Let $s_1, s_2, s_3$ be the respective sums of $n, 2n, 3n$ terms of the same arithmetic progression with $a$ as the first term and $d$ as the common difference. Let $R=s_3-s_2-s_1$. Then $R$ is dependent on:

$\textbf{(A)}\ a\text{ }\text{and}\text{ }d\qquad \textbf{(B)}\ d\text{ }\text{and}\text{ }n\qquad \textbf{(C)}\ a\text{ }\text{and}\text{ }n\qquad \textbf{(D)}\ a, d,\text{ }\text{and}\text{ }n\qquad \textbf{(E)}\ \text{neither} \text{ } a \text{ } \text{nor} \text{ } d \text{ } \text{nor} \text{ } n$

## Solution

The nth term of the sequence with first term $a$ is $a + d(n-1)$. That means the sum of the first $n$ terms is with first term $a$ is $\frac{n(2a + dn -d)}{2}$.

The 2nth term of the sequence with first term $a$ is $a + d(2n-1)$. That means the sum of the first $2n$ terms is with first term $a$ is $\frac{2n(2a + 2dn -d)}{2}$.

The 3nth term of the sequence with first term $a$ is $a + d(3n-1)$. That means the sum of the first $3n$ terms is with first term $a$ is $\frac{3n(2a + 3dn -d)}{2}$.

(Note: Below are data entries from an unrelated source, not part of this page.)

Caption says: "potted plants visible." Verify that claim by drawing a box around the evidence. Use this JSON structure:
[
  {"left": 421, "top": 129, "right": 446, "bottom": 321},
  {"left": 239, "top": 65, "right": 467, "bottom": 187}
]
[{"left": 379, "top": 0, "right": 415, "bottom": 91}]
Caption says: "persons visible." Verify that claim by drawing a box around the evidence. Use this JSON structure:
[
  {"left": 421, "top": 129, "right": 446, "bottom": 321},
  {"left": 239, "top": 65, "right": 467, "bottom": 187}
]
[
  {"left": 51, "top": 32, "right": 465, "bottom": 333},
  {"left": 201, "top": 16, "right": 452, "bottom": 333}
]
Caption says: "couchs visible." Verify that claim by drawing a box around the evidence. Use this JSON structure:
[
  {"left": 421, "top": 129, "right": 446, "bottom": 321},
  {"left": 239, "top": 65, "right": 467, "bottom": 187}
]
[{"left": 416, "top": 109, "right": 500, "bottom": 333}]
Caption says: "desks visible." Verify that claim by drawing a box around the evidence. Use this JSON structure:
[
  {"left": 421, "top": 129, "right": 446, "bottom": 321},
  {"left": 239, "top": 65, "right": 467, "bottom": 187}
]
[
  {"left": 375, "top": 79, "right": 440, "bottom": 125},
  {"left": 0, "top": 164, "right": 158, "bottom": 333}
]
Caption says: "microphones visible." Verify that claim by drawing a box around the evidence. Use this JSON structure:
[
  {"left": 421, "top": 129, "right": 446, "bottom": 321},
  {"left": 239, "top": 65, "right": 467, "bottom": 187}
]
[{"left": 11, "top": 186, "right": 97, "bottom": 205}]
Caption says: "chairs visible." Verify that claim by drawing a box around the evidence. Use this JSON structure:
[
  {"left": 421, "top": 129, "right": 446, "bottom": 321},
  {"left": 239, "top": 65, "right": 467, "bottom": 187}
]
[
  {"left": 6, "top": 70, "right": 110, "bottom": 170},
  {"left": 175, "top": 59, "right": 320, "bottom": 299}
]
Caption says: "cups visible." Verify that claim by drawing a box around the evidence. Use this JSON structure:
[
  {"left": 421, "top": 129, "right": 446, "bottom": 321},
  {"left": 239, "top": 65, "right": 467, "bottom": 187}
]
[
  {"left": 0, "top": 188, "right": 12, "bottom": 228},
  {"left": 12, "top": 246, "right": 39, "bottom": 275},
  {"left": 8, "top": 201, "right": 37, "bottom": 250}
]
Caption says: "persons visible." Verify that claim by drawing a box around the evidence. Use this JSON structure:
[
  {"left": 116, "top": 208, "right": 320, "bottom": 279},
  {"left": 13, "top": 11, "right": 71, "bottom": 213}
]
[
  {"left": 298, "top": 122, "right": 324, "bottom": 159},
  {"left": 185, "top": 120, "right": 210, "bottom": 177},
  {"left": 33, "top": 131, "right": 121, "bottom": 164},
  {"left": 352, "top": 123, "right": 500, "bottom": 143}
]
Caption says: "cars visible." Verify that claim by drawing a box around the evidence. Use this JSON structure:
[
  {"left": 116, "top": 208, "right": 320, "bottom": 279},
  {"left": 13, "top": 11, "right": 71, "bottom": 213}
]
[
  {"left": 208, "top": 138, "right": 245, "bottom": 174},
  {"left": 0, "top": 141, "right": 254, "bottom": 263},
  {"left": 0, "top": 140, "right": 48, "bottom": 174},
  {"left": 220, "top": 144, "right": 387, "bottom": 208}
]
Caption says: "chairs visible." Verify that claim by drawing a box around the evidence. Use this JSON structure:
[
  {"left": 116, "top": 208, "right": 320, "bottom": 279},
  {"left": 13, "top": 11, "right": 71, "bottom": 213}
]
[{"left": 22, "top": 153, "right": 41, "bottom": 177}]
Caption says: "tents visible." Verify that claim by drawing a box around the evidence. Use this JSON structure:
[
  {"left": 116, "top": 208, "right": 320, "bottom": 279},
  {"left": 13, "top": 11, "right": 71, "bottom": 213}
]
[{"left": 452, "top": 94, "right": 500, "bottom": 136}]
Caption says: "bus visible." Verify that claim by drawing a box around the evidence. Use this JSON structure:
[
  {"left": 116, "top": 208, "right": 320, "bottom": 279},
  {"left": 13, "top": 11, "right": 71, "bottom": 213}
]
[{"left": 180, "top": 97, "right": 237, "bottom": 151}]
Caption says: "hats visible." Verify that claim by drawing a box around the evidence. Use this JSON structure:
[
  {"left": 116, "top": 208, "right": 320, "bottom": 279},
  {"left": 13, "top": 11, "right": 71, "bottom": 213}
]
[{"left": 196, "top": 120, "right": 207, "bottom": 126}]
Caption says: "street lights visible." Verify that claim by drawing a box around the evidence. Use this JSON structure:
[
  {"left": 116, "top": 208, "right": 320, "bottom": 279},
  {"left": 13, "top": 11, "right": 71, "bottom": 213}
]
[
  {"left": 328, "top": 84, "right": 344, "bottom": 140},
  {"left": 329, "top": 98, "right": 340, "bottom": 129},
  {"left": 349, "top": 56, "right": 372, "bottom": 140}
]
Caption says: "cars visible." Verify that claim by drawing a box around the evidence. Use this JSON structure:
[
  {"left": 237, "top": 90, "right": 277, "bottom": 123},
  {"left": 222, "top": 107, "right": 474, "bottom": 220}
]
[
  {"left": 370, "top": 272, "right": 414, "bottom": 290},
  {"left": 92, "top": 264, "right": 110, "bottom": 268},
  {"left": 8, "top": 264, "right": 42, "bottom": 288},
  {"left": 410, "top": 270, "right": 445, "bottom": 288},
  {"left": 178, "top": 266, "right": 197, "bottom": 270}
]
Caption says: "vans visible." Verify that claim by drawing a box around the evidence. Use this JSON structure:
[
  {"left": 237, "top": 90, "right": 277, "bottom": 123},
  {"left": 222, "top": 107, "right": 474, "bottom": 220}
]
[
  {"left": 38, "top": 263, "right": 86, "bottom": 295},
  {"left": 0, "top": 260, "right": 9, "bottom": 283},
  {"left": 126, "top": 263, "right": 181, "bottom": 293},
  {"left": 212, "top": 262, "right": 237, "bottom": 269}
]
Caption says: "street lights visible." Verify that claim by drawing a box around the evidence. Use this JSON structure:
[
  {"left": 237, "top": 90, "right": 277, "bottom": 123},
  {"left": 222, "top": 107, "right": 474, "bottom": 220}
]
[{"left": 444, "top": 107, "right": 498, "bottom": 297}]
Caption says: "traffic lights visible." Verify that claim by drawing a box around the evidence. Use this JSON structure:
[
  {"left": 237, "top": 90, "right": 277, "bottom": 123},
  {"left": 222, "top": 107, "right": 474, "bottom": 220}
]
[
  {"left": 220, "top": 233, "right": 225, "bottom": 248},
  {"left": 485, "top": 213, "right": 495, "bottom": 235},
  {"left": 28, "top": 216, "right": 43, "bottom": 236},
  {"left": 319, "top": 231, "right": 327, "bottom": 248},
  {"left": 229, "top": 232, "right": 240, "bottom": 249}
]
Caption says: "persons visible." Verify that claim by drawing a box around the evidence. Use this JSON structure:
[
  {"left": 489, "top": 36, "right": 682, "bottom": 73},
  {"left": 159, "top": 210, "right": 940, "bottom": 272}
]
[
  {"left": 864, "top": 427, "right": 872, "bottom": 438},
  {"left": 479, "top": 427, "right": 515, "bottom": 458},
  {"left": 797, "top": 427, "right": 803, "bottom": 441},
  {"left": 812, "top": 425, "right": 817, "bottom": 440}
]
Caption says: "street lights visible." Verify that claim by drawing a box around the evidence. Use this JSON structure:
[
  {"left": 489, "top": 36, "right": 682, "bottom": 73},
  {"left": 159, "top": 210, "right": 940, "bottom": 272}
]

Substituting $s_1$, $s_2$, and $s_3$ with its respective values results in

$$\frac{3n(2a + 3dn -d)}{2}-\frac{2n(2a + 2dn -d)}{2}-\frac{n(2a + dn -d)}{2}$$ $$\frac{6an + 9dn^2 -3nd}{2}-\frac{4an + 4dn^2 - 2nd}{2}-\frac{2an + dn^2 - dn}{2}$$

$$\frac{4dn^2}{2}$$

$$2dn^2$$

The answer is $\boxed{\textbf{(B)}}$.